First taste of Pylons: Rocky

For the last week or so I’ve been messing a little bit around with Pylons during my limited free time in order to be of at least of some help for Martin with his new project. I’m not really sure how I should feel about this framework, though.

A few points on this:

  • It’s probably the same with everything: It takes a lot of time getting used to something different, so please bear with me here. I don’t know all that much yet about Pylons, so these are just my first impressions.
  • I like the idea of re-using components where possible. Being able to use SQLAlchemy or any other DB-layer or template engine wherever I feel like it, is definitely nice.
  • … but there should be some templates for paster bundled with Pylons that already do the basic configuration stuff for often-used components like SQLAlchemy.
  • The debugging output is absolutely great. From what I’ve seen so far, Pylons creates a separate debugging page (with its own URL) whenever an exception stays unhandled, which should make debugging broken POST or AJAX calls way easier.
  • The documentation is completely fragmented. You have (1) the docs section on, then you have the WIKI (which is actually a superset of the documentation) and then you have the documentation for every component you want to use on its respective project site.
  • Pylons has quite a low level feeling to it. While Django seems to be at the 6th floor above WSGI, Pylons seems to be on the first half-floor.

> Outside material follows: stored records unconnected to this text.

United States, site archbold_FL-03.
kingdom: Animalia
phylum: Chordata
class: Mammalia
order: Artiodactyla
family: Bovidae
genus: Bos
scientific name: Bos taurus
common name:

Definitely one of the strongest points of Pylons in my opinion (but as I demonstrated in Vienna: I like explicit ;-)).
  • I’m not yet sure, whether I like the deployment of projects or not. I’m simply not really a fan of setuptools.

Pylons so far looks really interesting, but given the lack of a more complete set of paster templates, it takes quite some time to get a project under way if you’re using for example SQLAlchemy and other non-core components.